Signal end-of-stream: decode any remaining buffered bytes as a final row (useful when the input doesn't end with a trailing line break).
Returns {ok, Rows} with zero or one trailing row, or {error, Reason} if
the remaining bytes don't form a valid row.
Example
1> D0 = glazer_csv:stream_decoder(),
2> {Rows1, D1} = glazer_csv:stream_feed(D0, <<"a,b\n1,2">>),
3> Rows1.
[[<<"a">>,<<"b">>]]
4> glazer_csv:stream_eof(D1).
{ok, [[<<"1">>,<<"2">>]]}
-spec stream_feed(stream_decoder(), binary() | iolist()) -> {[[binary()]] | [map()], stream_decoder()}.
Feed a chunk of bytes into the decoder, returning any complete CSV rows found so far (in order) along with the updated decoder.

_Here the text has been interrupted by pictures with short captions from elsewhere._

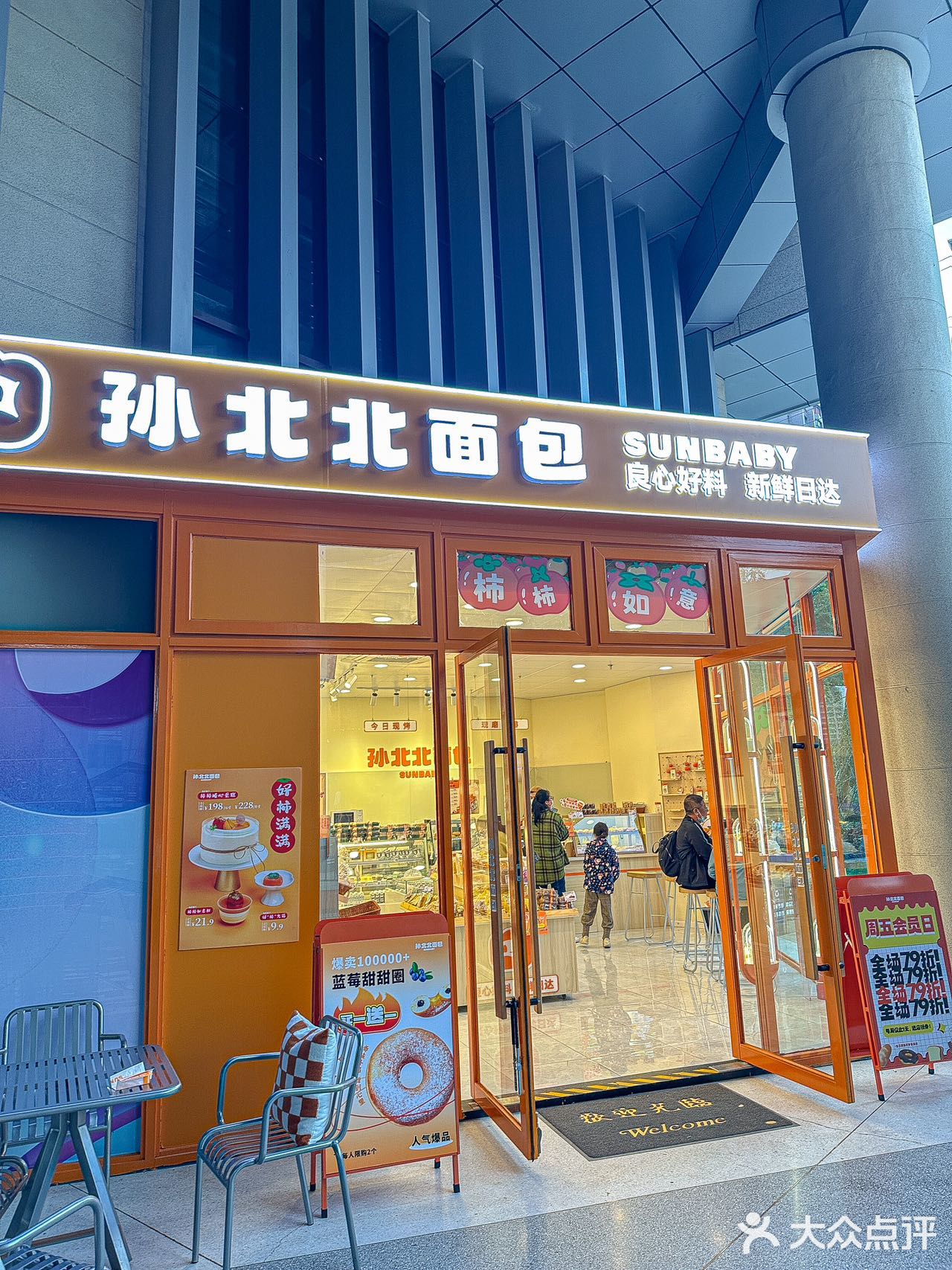 芋泥忠实爱好者不容错过的面包店！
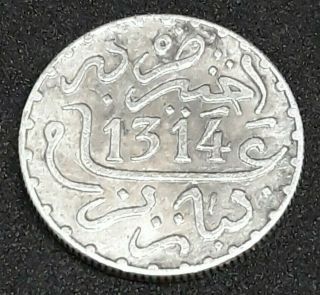 Very Rare Morocco Maroc 1 Dirham Moulay Hassan 1st Al Maghreb Silver Coin 1314ah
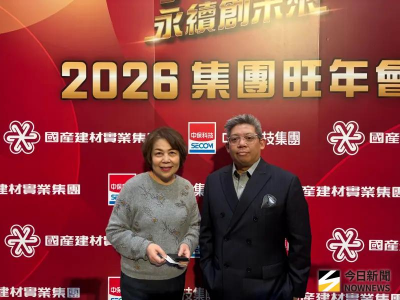 國產混泥土耐震特性獲科技廠青睞　董座喊「擁材料自重」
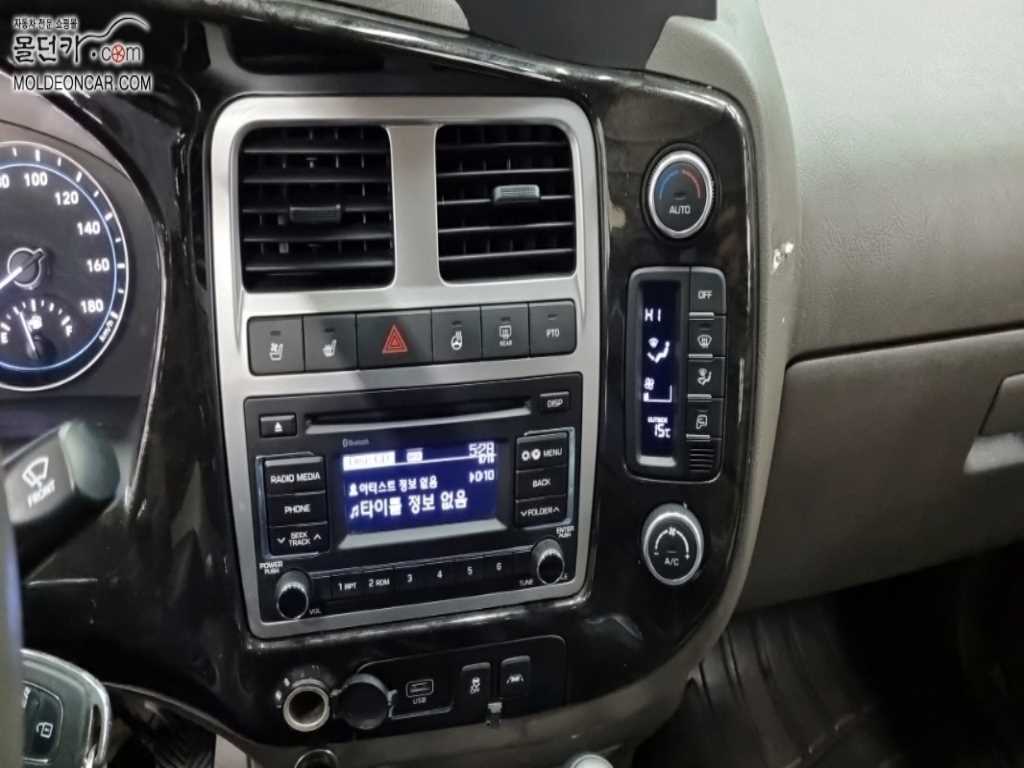현대 포터2 1톤 카고 7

Raises the same exceptions as decode/2 if a row that
the scanner deemed complete fails to decode.
Example
loop(Socket, D0) ->
case gen_tcp:recv(Socket, 0) of
{ok, Chunk} ->
{Rows, D1} = glazer_csv:stream_feed(D0, Chunk),
handle_rows(Rows),
loop(Socket, D1);
{error, closed} ->
case glazer_csv:stream_eof(D0) of
{ok, Trailing} -> handle_rows(Trailing);
{error, Reason} -> handle_truncated_stream(Reason)
end
end.
-spec try_decode(binary() | iolist()) -> {ok, [[binary()]]} | {error, decode_error()}.
Decode a CSV binary or iolist, returning {ok, Rows} or
{error, Reason} instead of raising, where Reason is a
decode_error().
-spec try_decode(binary() | iolist(), decode_opts()) -> {ok, [[binary()]] | [map()]} | {error, decode_error()}.
Decode a CSV binary or iolist with options, returning {ok, Rows} or
{error, Reason} instead of raising, where Reason is a
decode_error().
-spec write_file(file:name_all(), [[term()]] | [map()]) -> ok.
Encode Data to CSV and write it to Filename, overwriting any existing
file.
Raises a binary "Filename: Reason" message (see file:format_error/1)
if the file can't be written.
Example
1> glazer_csv:write_file("data.csv", [[<<"a">>,<<"b">>],[1,2]]).
ok
-spec write_file(file:name_all(), [[term()]] | [map()], encode_opts()) -> ok.
Encode Data to CSV with encode options (see encode/2) and write it to
Filename, overwriting any existing file.